Tra una band e l’altra, continuo a dire a Monica -l’autrice degli scatti che vedete qui e che vedrete nei prossimi giorni- che con i Grá io ci ho avuto a che fare, che ho una strana ottima impressione in testa, ma non ricordo assolutamente nulla. Le ho ripetuto la cosa varie volte, fino alla soglia dell’essere mandato affanculo (cosa che, per fortuna, non ha fatto!)… avevo quei puntini davanti agli occhi della mia memoria… ma non riuscivo ad unirli.
La mole di lavoro non aiuta, troppe bands, davvero… e finalmente solo il giorno dopo mi torna in mente che in effetti avevo avuto a che fare con la band svedese! Non erano da soli, bensì compresi in uno split nel quale erano dominanti gli Gnosis of the Witch (recensione qui)! Split su 45 giri che arricchisce la presenza nella mia suddetta collezione (più vario materiale dei Grá arraffato al merch… tranne l’ultimo album che risulta meritatamente sold-out!). Quello split… si trattava di un brano, in un contesto che non evidenziava la potenza artistica dei blacksters svedesi. Era quindi doveroso approfondire… dopotutto i Grá sono un progetto ricco di malvagità intensa, visto che nelle file vanta gente che milita negli eserciti di Dark Funeral e Cursed 13.
Salgono sul palco, con un face painting completamente bianco: evidenziano un pallore etereo, post-mortem, un aldilà infernale dopo una vita nel nome degli inferi, confermato da un sound crudele, feroce, possente, marziale e terminale.
Superlativi, irriverenti, palesemente satanici (stupenda la croce rovesciata che penzolava nervosa dalla cintura del front man). Un black metal con impulsi beat devastanti, linee di basso pulsanti, drumming angosciante, growl feroce, riff a base di tremolo come solo il vero black metal può garantire… un black svedese che ruba sempre più la scena a quello originale, a quello norvegese.
Una serata improvvisata. Quasi casuale. E pure ad ingresso gratuito. Con le tre band che hanno saputo allestire dei banchetti per la vendita del merchandise pieni di musica e gadget di tutti i tipi. Sapere che ci sono locali come il Colony che ospitano eventi di questo tipo è un piacere immenso: purtroppo non apprezzato da tutti, vista la scarsa affluenza.

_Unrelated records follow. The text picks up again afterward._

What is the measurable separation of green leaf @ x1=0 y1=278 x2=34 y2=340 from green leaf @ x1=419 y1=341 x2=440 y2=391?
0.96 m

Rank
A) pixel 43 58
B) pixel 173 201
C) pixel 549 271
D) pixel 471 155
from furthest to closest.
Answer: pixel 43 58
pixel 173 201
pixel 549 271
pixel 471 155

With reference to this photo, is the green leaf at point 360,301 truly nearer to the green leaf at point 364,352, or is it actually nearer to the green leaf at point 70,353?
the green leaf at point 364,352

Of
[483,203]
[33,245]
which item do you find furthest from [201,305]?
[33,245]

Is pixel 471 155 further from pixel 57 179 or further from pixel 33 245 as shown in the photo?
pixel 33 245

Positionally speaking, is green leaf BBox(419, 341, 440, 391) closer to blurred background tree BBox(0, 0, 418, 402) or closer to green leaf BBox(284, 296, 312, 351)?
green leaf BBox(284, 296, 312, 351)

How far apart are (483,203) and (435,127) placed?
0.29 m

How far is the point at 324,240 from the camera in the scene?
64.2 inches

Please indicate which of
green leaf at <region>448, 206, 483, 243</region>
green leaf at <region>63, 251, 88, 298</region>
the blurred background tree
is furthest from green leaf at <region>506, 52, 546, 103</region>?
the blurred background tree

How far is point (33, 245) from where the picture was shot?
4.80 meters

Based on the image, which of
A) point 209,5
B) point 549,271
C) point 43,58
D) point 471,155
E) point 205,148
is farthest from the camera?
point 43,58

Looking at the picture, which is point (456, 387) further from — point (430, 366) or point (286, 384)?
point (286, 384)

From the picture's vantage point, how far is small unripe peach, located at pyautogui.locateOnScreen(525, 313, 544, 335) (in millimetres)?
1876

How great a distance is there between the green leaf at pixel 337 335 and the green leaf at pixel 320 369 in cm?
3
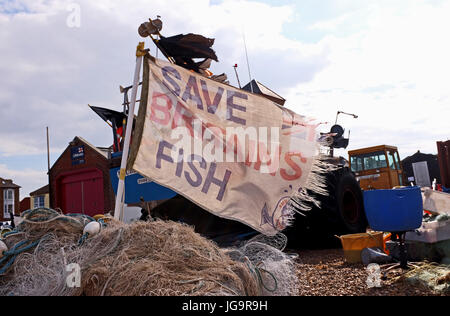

Evidentemente se il pubblico italiano non segue gli eventi gratuiti, poi è palese che non segue gli eventi a pagamento con prezzo onesto… forse segue solo la musica orientata ai grandi nomi, con biglietti da centinaia di euro venduti online nei primi 10 minuti. E pensare che ci sono paesi, anche non molto lontani, con fans che venderebbero le loro madri per una serata come questa.
Ok, pecore, andate a quei concerti. I vari Vaschi e pop stars vi aspettano. E pure le cover band che imitano qualcuno in modo scadente giù sul palchetto del pub all’angolo, sono li per voi. Io ed un manipolo di altri fedeli alla vera musica, ce ne rimaniamo qui. Ad un metro dal palco. Godendo di musica superlativa. E ci prendiamo pure il lusso di fare due chiacchiere con l’artista a fine concerto. Voi, pecorelle, continuate a smarrirvi.